-- Çalışma Soruları --
#1 Siber suç sözleşmesi yazısına göre şu ifadeler doğru mu: (a) Sözleşmeyi toplamda 43 ülke imzalamıştır; (b) İngiltere anlaşmayı hiçbir özel şart eklemeden imzalamıştır; (c) Mevcut kanunlar günümüz ihtiyaçlarını karşılamaktadır? Her biri için evet ya da hayır deyin ve kararı belirleyen sözleri yazıdan birebir alıntılayın.
#2 Siber suç sözleşmesi yazısında "Mevcut Kanunlarımız" sözlerinden "maalesef ki karşılayamıyor!" sözlerine kadar olan bölümü harfi harfine aktarır mısınız?
+++ Verilen Metin
Evet, son bölümle karşınızdayım! En son Avrupa Siber Suç Sözleşmesi’nden bahsediyorduk…
Okuduğum kadarı ile 39’u Avrupa Konseyi olmak üzere toplamda 43 ülke bu sözleşmeyi imzaladı.
Arnavutluk, Avusturya, Azerbaycan, Belçika, Bosna-Hersek, Bulgaristan, Ermenistan, Hırvatistan, Kıbrıs Rum Kesimi, Danimarka, Estonya, Finlandiya, Fransa, Almanya, Yunanistan, Macaristan, İzlanda, İrlanda, İtalya, Litvanya, Liechtenstein, Litvanya, Lüksemburg, Malta, Moldovya, Karadağ, Hollanda, Norveç, Portekiz, Romanya, Sırbistan, Slovakya, Slovenya, İspanya, İsveç, İsviçre, Makedonya, Ukrayna, Kanada, Japonya, Güney Afrika, Amerika ve İngiltere… şeklinde imzalayan ülkeleri görüyoruz.
Yalnız düne kadar Türkiye’nin resmi olarak tanımadığı Ermenistan ve Kıbrıs Rum Kesimi‘de bu sözleşmeyi imzalayan ülkeler arasında yer alıyor.
Düşünsenize Ermenistan bir Türk sitesi içindeki bir suç için bizden kişisel bilgi isteyecek? Peki ya Güney Kıbrıs?
Olaya uluslararası hukuk bir de tanıma – tanımama diplomasileri giriyor… Elbette ki Türk vatandaşlarının kişisel bilgilerini diğer ülkeler ile paylaşmaya da niyetimiz yok! (Biz zaten kendi kendimizi hack eder İnternet’te Youtube’a yükleriz) İngiltere bu şekilde anlaşmayı imzalamış durumda… Onların da bazı hassasiyetleri var. Kendi halkının kişisel bilgilerini diğer ülkelerle paylaşmak istemiyorlar. Yine de anlaşmaya özel şartlar ekleyerek imzaladılar. Bizde de benzer bir anlaşma yapılamaz mı?
Mevcut Kanunlarımız
Ülkemizde 5237 sayılı “Türk Ceza Kanunu”, 5651 sayılı “İnternet Ortamında Yapılan Yayınların Düzenlenmesi ve Bu Yayınlar Yoluyla İşlenen Suçlarla Mücadele Edilmesi Hakkında Kanun”, 5070 sayılı “Elektronik İmza Kanunu” gibi kanunlar ve ilgili yönetmeliklerle siber güvenlik hukuku altyapısının desteklendiği söyleyebiliriz. Fakat yalnızca destekleniyor. Günümüz ihtiyaçlarını ve gelişen teknolojiyi maalesef ki karşılayamıyor!
Bu konuda Gökhan Ahi gibi bilgili ve tecrübeli profesyonel avukatlarımız sürekli olarak bilgi veriyor, konferanslarda konuşuyor ve emek harcıyorlar!
Biz ne yapıyoruz?
++++++
+++ Verilen Malzeme
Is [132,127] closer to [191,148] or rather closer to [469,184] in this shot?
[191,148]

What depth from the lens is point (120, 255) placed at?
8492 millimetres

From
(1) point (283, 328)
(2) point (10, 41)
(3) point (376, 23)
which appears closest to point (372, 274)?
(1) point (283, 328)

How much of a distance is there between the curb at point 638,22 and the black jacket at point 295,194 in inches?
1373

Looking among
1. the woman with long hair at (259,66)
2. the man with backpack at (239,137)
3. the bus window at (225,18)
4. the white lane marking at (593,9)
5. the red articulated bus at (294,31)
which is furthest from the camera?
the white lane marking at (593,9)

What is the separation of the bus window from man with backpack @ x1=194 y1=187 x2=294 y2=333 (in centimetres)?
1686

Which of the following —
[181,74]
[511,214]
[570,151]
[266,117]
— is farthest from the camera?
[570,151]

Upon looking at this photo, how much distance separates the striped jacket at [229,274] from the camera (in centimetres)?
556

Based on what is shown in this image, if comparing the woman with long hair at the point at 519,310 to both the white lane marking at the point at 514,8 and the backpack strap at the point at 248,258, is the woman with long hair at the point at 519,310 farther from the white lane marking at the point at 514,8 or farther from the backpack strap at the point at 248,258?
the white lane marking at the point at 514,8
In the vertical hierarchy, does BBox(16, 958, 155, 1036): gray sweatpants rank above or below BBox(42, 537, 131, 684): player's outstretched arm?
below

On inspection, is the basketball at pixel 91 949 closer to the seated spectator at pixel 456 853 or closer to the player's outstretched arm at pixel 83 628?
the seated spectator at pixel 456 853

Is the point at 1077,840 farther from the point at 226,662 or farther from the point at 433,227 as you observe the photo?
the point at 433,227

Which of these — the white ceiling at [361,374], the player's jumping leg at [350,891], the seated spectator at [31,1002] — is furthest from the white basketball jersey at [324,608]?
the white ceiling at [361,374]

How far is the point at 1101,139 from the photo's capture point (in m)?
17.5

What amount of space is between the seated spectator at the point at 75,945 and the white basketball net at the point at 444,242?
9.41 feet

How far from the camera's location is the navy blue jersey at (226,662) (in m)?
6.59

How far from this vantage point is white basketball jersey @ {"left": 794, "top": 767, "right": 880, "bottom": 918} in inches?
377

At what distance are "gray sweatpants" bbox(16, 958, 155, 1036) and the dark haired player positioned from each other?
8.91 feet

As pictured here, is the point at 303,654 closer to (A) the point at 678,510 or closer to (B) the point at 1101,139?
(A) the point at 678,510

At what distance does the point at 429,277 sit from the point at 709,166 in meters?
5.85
++++++
-- Soruların Çözümleri --
#1
(a) Evet: "toplamda 43 ülke bu sözleşmeyi imzaladı"
(b) Hayır: "Yine de anlaşmaya özel şartlar ekleyerek imzaladılar."
(c) Hayır: "Günümüz ihtiyaçlarını ve gelişen teknolojiyi maalesef ki karşılayamıyor!"

#2
Mevcut Kanunlarımız
Ülkemizde 5237 sayılı “Türk Ceza Kanunu”, 5651 sayılı “İnternet Ortamında Yapılan Yayınların Düzenlenmesi ve Bu Yayınlar Yoluyla İşlenen Suçlarla Mücadele Edilmesi Hakkında Kanun”, 5070 sayılı “Elektronik İmza Kanunu” gibi kanunlar ve ilgili yönetmeliklerle siber güvenlik hukuku altyapısının desteklendiği söyleyebiliriz. Fakat yalnızca destekleniyor. Günümüz ihtiyaçlarını ve gelişen teknolojiyi maalesef ki karşılayamıyor!